Paw Hansen - Using simulation for design analysis: A field guide

If you’ve ever done a research project, at some point someone has likely asked you the following question: Is your n large enough? What this person is asking concerns design analysis: analyzing how different properties of your design will affect your potential conclusions.

Not doing design analysis ahead of the actual data collection will cause you problems. For example, you might run an intervention study with no chance of detecting the treatment effect.

In this post, I’ll show you a general way to approach design analysis using simulation. As it turns out, using simulation is a rigorous way to think about your research design, and it is far better than what is usually done such as throwing your proposed n into some online ‘power calculator’.

With simulation, you can study all relevant properties of your design; including n, minimum detectable treatment effect size, standard error of the treatment effect, statistical power of the study, and anything else you might think would be nice to know before running your study.

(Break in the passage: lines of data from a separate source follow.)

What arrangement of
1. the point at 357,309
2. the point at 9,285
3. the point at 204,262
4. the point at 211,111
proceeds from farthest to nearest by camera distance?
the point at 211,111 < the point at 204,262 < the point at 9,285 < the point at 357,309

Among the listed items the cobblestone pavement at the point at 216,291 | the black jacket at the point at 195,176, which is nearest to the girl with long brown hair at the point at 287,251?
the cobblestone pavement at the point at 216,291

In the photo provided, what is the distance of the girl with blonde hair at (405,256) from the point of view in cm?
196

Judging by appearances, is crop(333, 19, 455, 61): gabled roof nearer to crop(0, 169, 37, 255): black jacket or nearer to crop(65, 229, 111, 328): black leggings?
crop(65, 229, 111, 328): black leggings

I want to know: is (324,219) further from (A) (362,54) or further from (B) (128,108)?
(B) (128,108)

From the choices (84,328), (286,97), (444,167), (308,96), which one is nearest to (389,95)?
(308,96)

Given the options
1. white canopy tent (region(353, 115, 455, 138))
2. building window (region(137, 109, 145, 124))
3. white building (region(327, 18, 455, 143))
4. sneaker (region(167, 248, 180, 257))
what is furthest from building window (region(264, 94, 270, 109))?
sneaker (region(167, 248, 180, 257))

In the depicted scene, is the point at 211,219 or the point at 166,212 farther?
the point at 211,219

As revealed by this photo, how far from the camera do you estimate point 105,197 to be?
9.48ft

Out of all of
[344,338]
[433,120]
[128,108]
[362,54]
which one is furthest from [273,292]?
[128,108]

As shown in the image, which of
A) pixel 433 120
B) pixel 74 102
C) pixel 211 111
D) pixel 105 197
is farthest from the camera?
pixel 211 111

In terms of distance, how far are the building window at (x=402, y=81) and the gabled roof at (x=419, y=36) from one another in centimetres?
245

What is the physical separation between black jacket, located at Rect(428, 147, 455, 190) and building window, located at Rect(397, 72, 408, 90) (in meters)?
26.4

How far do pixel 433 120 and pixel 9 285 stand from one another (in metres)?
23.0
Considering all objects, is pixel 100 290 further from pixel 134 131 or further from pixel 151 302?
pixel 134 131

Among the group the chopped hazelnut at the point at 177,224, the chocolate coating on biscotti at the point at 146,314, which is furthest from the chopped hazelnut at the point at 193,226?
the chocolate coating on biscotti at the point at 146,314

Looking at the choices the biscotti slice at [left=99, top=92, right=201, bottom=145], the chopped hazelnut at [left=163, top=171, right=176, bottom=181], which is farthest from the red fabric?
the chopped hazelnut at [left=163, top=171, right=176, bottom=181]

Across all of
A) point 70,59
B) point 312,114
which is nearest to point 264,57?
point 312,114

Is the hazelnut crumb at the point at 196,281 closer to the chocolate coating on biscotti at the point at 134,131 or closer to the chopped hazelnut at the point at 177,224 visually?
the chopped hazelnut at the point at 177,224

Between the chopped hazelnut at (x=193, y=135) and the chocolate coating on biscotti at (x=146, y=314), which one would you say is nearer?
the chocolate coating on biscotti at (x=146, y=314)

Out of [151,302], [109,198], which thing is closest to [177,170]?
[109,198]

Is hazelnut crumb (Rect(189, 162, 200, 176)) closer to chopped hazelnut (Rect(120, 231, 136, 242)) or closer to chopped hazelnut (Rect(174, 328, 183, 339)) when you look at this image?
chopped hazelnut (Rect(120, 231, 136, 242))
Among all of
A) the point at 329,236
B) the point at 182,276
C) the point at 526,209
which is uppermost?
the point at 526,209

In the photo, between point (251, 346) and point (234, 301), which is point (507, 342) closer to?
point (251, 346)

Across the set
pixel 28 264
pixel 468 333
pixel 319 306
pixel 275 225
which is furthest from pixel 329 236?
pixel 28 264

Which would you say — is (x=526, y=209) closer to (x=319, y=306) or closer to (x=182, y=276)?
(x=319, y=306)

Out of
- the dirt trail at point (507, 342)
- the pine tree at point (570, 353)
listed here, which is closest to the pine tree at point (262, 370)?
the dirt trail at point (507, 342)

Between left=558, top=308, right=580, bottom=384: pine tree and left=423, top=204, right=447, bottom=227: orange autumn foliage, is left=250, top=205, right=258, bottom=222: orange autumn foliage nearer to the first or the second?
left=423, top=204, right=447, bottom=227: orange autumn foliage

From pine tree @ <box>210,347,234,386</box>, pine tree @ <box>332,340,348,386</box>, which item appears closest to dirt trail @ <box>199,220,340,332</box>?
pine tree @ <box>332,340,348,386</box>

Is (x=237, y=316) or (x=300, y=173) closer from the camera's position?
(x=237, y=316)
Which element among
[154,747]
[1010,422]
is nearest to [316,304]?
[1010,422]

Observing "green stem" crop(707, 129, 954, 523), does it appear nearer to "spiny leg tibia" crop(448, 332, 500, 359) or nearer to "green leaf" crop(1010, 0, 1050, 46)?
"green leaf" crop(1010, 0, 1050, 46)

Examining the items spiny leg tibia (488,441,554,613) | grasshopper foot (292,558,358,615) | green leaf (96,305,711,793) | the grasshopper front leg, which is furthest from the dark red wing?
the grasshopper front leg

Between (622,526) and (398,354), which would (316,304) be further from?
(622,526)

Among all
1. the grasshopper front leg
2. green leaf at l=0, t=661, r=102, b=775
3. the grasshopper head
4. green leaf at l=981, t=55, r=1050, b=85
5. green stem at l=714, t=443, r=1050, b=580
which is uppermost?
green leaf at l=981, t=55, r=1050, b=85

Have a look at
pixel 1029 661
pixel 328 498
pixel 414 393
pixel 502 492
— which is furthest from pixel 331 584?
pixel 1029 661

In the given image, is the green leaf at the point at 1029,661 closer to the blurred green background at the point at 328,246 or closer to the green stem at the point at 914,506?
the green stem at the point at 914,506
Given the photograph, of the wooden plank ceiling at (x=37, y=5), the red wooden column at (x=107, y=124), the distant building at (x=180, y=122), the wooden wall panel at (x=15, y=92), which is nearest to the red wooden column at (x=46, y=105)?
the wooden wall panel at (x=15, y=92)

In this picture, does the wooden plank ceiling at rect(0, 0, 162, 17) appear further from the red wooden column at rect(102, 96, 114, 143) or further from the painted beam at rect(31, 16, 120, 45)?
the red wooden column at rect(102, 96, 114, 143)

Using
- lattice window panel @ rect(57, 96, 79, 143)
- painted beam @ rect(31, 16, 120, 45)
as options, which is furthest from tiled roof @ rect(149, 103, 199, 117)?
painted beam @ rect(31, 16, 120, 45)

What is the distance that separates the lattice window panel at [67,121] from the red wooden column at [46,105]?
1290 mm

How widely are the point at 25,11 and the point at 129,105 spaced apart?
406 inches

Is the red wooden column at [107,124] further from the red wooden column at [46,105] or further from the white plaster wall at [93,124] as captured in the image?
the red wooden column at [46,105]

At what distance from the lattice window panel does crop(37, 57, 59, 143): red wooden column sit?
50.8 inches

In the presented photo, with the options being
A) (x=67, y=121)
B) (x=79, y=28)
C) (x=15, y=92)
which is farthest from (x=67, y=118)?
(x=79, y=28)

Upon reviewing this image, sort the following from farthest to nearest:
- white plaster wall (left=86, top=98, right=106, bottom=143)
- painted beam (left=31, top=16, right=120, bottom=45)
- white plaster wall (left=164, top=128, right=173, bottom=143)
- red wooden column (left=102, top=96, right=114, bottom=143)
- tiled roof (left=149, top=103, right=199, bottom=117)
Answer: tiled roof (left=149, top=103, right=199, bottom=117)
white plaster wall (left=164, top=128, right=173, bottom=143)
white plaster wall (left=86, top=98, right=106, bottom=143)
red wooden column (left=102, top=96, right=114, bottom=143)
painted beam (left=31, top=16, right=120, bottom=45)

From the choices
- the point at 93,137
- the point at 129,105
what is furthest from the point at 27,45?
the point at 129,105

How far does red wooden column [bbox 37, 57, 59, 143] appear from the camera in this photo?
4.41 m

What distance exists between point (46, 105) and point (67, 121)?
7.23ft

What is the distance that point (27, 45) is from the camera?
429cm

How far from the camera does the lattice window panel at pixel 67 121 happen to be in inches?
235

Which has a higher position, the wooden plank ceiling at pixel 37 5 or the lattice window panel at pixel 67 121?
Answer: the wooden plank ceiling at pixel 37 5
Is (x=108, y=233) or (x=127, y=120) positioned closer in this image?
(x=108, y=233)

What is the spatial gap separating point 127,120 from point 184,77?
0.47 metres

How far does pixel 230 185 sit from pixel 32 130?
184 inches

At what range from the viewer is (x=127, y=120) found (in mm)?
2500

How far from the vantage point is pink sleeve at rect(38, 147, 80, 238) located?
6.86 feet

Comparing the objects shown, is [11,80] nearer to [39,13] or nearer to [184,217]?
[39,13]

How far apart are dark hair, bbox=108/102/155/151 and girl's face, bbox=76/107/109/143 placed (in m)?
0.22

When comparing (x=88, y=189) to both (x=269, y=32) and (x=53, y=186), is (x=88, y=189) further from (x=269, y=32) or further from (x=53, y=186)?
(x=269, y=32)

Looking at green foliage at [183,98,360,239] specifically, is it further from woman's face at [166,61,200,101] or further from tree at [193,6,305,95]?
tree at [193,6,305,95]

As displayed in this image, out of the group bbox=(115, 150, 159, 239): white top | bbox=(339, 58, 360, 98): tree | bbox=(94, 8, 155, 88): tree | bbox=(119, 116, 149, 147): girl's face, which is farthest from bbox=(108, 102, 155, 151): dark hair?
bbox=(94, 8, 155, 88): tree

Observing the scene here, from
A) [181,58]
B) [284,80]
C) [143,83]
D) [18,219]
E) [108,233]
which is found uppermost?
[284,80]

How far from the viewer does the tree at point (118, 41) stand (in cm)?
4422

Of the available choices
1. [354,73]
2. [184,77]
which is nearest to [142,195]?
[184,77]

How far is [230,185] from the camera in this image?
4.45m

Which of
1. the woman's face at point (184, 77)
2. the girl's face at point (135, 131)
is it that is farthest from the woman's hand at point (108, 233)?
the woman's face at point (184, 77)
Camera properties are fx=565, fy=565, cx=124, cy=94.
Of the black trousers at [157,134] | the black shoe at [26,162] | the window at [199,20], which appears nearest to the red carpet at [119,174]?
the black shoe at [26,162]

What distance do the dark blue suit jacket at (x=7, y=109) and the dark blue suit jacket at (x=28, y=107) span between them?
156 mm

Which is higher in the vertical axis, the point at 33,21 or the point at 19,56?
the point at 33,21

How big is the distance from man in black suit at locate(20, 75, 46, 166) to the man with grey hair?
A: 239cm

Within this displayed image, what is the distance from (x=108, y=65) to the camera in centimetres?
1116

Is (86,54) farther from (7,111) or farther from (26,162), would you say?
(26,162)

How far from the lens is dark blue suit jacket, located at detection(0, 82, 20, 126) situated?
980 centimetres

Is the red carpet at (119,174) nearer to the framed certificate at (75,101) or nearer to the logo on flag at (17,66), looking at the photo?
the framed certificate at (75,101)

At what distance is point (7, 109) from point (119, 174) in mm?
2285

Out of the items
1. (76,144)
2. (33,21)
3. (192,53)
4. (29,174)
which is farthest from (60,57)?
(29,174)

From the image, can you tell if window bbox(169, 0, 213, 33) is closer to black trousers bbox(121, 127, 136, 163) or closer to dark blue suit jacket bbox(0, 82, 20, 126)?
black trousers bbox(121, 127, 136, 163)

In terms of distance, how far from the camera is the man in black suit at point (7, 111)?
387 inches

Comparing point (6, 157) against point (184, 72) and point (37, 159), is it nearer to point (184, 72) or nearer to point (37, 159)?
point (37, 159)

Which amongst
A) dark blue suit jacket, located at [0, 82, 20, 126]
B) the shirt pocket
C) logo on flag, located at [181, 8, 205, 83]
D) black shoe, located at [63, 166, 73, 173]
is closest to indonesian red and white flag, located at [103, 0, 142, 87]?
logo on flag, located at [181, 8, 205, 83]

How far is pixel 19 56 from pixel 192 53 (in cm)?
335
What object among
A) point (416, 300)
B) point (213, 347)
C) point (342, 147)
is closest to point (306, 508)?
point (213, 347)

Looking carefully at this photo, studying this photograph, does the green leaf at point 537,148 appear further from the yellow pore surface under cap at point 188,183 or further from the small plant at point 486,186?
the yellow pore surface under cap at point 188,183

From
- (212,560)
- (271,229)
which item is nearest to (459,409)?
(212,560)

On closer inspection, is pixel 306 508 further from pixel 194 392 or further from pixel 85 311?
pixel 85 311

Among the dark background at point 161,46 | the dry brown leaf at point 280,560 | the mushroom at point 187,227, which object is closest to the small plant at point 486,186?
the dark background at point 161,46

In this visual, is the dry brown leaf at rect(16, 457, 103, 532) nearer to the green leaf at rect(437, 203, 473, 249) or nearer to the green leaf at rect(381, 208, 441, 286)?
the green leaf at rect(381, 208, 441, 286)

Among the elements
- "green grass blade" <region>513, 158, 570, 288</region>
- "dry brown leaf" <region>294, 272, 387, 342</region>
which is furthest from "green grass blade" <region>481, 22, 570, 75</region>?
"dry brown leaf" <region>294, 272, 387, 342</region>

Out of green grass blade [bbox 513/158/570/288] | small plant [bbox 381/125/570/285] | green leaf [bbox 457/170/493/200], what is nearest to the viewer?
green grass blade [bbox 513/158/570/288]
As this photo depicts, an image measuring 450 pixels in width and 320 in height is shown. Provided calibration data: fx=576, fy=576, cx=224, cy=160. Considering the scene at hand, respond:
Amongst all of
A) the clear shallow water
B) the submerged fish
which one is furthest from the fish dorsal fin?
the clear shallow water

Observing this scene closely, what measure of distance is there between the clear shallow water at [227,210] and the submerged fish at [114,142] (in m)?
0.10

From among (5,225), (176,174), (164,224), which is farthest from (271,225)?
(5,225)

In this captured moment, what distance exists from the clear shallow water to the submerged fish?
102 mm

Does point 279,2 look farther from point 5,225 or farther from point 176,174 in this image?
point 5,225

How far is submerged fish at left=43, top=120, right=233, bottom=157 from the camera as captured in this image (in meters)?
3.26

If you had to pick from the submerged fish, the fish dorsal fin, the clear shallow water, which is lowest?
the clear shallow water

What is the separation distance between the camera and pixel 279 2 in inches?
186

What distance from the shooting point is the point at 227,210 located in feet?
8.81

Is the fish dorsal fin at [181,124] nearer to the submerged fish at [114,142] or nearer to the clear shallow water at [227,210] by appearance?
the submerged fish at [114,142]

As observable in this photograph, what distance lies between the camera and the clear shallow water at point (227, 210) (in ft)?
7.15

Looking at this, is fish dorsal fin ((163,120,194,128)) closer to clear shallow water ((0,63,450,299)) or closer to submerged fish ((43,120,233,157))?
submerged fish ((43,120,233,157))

Packages used in this post

library(tidyverse)
library(broom)
library(modelsummary)

theme_set(theme_minimal(base_size = 14))

How to use simulation for design analysis: four steps

The workflow I propose goes something like this:

Carefully consider any prior assumptions about the future data (sample size, treatment effect, etc.),
simulate one dataset based on those assumptions,
turn your simulation into a function and then repeat it a bunch of times to simulate many dataset,
study the properties of those datasets using summary statistics and/or graphs.

Simple as that.

Let us work our way through a running example. Suppose we were interested in running a randomized experiment with the aim of improving student test scores.

Step #1: Specify prior assumptions

Based on previous studies, we think the treatment effect could be about five. Previous studies have used samples of about 100 students, so we think this could be a good place for us to start. Also, students in general usually have had test scores with a mean of 60 plus or minus about 20 points.

Step #2: Simulate one dataset

Let us simulate one dataset based on those assumptions:

set.seed(2608)

n_subjects <- 100
treat_effect <- 5

y_if_control <- rnorm(n_subjects, 60, 20)
y_if_treatment <- y_if_control + treat_effect

dat <- tibble(
  condition = sample(x = rep(c("Control", "Treated"), n_subjects/2), 
                     size = n_subjects, 
                     replace = TRUE),
  outcome = ifelse(condition == "Control", y_if_control, y_if_treatment)
  )

We can fit an initial model to our simulated data:

Code

mod_1 <- 
  summary(lm(outcome ~ condition, data = dat))

modelsummary(models = list(
  "Model 1" = mod_1),
  fmt = fmt_significant(2),
  stars = TRUE,
  title = "Estimated treatment effect from a randomized controlled trial with 100 subjects, take 1")

Estimated treatment effect from a randomized controlled trial with 100 subjects, take 1
	Model 1
(Intercept)	62***
	(3)
conditionTreated	1.4
	(4.1)
Num.Obs.	100
R2	0.001
R2 Adj.	−0.009
RMSE	20.26
+ p < 0.1, * p < 0.05, p < 0.01, * p < 0.001

Looking at the results, 100 subjects for the experiment should make us worry. For one thing, the estimated treatment effect is much smaller than the true treatment effect, which we set to 5. In addition, looking at the standard error of 4.1, is seems impossible that we could ever hope to detect a treatment effect of 5.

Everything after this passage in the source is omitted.